Medium-sized hospitals with around 500 beds (although highly variable), up to 160 residents, and between 100 and 500 physicians; somewhat complex case mix (1.39 on average).

Group 2

Many hospitals fall into this group. They have less than 500 beds and feature limited teaching activity, although some of them offer 8 residency specialties. These hospitals may have some high-tech equipment and a maximum of 2 complex departments. Their case-mix index is higher than 1, with an average value of about 1.3.

Group 1

Small hospitals with almost no high-tech equipment, a case-mix index below 1, and fewer than 200 physicians.

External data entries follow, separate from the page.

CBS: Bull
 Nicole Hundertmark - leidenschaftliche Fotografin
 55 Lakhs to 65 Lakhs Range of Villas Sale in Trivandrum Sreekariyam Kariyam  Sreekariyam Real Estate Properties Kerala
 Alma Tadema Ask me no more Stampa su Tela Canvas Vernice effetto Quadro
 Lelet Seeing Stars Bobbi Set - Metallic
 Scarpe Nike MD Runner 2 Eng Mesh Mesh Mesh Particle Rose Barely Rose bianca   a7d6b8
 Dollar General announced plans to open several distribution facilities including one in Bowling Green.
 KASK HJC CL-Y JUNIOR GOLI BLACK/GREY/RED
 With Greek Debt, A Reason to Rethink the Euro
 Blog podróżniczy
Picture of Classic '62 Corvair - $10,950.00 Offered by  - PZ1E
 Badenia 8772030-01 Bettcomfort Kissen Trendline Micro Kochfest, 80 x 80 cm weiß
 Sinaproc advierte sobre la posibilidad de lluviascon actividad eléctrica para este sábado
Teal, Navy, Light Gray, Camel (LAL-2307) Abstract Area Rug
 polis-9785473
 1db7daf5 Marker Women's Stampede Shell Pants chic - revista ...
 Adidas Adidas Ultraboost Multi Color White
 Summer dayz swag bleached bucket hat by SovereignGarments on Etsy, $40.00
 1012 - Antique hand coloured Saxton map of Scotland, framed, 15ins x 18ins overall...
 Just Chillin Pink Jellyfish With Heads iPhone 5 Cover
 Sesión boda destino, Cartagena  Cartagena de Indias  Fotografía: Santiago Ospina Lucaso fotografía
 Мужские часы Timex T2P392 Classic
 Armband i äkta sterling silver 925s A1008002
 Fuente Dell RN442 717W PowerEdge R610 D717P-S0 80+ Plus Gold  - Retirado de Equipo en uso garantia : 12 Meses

In the second stage, we selected cases using simple random sampling, calculating the size of the sample for a selection error of 12% of the sample for the principal diagnosis, with a 95% confidence interval, and 3.2% accuracy. The total number of discharge records was 11209. The assessment was conducted during the second semester of 2011 and followed a previously established review process in every hospital. Teams of 4 raters undertook this task for 3 days (72 in total). Each rater extracted data from histories and established a new MBDSD for the sample. They had access to the original MBDS previously recorded by the hospital. They also had a “Manual for the assessment of the MBDS on admission” from the SNHS, containing common assessment criteria. All raters had at least 3 years of previous experience in MBDS clinical coding and had completed refresher courses on coding in the preceding 3 years. Furthermore, they were not professionally linked to the hospitals they were assessing.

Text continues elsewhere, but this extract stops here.